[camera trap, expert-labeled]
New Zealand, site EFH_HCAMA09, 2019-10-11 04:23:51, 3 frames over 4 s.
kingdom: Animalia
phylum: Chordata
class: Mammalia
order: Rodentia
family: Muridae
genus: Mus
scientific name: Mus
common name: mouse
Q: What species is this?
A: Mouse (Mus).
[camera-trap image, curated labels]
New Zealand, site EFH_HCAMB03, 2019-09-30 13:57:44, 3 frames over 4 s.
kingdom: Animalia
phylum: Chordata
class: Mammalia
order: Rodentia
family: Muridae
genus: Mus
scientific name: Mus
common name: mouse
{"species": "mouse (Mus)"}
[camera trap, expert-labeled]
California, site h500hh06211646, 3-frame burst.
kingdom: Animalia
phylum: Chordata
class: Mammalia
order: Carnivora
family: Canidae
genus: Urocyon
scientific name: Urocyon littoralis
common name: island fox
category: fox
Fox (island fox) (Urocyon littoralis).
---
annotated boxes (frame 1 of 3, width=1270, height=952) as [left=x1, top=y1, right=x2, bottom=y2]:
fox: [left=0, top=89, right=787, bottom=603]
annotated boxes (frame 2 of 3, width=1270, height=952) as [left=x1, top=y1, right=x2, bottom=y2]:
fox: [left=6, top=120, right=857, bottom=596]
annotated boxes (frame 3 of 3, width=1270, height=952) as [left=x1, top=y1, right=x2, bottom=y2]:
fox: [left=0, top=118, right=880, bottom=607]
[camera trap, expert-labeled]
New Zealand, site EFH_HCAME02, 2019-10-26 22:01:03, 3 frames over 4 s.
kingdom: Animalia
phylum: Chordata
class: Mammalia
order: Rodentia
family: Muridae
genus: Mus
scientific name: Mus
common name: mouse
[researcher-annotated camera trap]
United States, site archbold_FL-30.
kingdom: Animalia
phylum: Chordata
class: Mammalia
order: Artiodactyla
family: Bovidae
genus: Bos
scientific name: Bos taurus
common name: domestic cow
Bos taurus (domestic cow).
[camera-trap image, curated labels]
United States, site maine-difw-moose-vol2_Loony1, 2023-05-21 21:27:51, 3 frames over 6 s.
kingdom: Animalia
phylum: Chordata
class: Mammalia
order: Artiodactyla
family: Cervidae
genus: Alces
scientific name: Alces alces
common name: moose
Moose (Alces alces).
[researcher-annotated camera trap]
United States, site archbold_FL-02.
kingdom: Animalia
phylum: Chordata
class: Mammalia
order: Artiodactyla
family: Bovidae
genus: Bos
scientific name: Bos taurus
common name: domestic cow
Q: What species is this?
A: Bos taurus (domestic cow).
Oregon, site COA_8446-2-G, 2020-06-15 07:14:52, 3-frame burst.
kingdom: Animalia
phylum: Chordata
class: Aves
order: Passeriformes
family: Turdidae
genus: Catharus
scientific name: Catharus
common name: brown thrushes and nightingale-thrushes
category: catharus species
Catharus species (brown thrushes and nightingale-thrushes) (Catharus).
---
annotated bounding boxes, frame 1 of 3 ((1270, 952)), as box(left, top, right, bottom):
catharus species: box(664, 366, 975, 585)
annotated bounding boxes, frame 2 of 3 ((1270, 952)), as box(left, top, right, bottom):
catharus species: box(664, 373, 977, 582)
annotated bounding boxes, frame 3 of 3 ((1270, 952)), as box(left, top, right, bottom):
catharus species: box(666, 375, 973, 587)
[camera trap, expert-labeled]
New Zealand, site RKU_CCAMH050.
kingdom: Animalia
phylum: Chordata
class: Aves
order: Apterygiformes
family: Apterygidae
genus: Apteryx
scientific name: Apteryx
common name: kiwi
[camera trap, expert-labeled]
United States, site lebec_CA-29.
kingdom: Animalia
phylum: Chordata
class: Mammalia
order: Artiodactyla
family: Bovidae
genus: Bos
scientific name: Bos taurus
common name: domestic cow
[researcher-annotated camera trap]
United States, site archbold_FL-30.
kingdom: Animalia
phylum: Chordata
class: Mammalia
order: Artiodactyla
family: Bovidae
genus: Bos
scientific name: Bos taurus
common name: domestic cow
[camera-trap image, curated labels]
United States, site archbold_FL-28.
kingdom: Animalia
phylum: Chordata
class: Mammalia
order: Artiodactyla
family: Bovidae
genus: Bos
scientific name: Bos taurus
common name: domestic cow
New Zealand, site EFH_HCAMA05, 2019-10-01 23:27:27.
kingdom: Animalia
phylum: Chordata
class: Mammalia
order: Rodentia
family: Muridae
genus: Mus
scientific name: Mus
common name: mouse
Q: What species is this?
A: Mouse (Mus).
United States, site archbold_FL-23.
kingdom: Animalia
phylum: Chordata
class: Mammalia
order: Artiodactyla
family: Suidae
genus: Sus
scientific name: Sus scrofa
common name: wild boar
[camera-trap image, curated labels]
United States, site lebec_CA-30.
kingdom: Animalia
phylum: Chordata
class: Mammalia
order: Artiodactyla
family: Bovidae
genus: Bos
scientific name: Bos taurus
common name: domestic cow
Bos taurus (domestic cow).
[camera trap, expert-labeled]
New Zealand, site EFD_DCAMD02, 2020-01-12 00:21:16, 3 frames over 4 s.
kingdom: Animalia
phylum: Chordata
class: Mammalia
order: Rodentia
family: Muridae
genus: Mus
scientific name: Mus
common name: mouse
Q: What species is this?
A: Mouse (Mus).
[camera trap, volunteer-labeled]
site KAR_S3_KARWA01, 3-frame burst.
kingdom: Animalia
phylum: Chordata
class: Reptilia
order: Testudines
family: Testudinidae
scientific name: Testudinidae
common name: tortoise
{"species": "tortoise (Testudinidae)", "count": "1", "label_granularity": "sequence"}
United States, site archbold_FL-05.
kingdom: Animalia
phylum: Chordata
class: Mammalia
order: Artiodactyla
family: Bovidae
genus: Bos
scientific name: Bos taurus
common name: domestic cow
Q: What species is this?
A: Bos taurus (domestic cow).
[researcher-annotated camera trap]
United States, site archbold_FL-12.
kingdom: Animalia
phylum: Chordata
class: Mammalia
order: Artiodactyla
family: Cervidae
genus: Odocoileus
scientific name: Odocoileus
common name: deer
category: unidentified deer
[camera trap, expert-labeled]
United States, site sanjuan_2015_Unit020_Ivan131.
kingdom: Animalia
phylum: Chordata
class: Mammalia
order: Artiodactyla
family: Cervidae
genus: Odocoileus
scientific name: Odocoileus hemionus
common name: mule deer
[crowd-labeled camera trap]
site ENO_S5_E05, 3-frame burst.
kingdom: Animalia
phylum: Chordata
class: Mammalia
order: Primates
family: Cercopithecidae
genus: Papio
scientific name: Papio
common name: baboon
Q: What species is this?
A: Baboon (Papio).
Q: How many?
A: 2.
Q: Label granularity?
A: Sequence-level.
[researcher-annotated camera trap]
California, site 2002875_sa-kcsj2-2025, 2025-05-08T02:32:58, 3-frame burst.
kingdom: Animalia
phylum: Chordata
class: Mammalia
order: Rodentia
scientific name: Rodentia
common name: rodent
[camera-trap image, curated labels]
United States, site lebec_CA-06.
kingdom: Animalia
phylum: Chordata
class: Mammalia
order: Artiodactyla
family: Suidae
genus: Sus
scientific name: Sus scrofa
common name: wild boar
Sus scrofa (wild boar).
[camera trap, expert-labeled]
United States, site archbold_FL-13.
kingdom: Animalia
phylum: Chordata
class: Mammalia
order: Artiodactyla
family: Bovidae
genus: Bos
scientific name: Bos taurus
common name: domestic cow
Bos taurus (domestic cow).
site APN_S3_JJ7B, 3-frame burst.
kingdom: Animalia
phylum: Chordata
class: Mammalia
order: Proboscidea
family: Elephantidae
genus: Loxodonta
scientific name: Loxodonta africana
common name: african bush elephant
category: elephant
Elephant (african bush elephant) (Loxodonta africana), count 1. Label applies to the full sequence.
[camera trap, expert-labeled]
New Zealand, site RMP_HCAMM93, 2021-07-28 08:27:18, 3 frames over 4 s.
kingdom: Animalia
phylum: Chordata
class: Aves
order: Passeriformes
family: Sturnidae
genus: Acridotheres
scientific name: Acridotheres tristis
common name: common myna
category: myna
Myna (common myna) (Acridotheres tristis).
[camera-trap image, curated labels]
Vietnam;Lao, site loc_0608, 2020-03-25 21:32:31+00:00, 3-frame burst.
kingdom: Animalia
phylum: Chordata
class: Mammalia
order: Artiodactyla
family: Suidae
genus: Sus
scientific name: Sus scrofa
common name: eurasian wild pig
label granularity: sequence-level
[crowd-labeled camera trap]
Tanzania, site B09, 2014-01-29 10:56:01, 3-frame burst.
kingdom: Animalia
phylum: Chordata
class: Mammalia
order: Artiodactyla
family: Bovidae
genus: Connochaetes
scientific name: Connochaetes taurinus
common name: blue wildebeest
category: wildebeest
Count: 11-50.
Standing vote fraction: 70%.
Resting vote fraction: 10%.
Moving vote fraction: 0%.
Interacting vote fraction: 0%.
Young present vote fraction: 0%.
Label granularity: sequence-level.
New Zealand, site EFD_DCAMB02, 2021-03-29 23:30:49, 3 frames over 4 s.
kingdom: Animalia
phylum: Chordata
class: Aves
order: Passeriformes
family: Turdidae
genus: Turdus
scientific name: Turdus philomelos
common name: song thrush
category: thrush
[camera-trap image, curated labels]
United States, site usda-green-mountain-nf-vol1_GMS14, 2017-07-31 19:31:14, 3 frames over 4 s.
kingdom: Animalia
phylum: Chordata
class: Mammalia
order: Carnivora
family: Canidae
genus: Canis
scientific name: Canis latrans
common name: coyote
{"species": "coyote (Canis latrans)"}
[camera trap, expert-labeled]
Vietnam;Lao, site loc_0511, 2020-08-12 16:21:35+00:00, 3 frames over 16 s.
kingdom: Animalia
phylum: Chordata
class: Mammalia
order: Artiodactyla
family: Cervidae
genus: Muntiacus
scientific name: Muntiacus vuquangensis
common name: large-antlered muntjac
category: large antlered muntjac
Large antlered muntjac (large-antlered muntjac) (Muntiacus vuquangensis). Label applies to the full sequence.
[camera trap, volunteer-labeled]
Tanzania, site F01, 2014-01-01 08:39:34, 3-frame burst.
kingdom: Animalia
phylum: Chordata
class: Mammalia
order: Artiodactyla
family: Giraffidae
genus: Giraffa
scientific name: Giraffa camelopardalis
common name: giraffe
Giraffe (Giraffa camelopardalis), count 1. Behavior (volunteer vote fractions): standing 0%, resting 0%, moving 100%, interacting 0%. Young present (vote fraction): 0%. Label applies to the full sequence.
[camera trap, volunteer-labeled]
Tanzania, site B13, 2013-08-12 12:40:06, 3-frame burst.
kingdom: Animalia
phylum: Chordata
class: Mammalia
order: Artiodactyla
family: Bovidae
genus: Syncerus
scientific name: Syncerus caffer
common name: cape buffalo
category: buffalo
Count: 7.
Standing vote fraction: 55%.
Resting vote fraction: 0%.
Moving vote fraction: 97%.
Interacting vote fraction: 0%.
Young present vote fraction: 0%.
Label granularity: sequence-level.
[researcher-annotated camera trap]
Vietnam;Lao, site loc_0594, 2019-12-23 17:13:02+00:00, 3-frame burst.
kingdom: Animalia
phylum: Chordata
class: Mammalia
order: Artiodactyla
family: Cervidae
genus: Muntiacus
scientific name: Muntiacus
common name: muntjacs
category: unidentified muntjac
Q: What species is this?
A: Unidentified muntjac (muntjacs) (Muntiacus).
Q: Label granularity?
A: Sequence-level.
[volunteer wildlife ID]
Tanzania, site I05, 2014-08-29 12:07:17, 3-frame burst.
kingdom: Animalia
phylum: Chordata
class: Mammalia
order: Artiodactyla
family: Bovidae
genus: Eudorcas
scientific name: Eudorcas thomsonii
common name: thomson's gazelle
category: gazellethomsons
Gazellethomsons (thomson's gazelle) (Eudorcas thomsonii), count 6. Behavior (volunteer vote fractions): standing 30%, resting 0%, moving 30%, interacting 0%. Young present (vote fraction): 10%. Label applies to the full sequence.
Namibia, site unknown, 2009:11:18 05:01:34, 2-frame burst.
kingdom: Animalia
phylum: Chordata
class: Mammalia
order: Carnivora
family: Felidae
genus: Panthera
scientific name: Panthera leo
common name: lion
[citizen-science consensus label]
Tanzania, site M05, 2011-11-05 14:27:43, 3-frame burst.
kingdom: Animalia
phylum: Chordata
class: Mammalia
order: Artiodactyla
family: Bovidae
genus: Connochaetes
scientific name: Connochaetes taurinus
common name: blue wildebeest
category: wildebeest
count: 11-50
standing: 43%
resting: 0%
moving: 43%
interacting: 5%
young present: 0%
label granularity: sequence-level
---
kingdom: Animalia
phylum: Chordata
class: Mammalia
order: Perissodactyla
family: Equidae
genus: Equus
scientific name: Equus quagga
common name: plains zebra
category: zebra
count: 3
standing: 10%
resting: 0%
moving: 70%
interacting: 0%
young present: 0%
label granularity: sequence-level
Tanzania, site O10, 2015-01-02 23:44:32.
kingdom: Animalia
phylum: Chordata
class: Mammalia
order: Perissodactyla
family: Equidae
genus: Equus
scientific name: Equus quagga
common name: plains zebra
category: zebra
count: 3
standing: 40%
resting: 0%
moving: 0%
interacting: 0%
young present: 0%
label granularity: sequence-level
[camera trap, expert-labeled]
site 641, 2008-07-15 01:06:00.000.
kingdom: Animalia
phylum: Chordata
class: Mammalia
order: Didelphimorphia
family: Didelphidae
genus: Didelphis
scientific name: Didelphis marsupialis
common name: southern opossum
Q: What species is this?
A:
□ □ □ □ □
| WHAT IS NEEDED |
Among the lines above, find those with the word "Vietnam" and list them.

| WORKED SOLUTION |
Vietnam;Lao, site loc_0608, 2020-03-25 21:32:31+00:00, 3-frame burst.
Vietnam;Lao, site loc_0511, 2020-08-12 16:21:35+00:00, 3 frames over 16 s.
Vietnam;Lao, site loc_0594, 2019-12-23 17:13:02+00:00, 3-frame burst.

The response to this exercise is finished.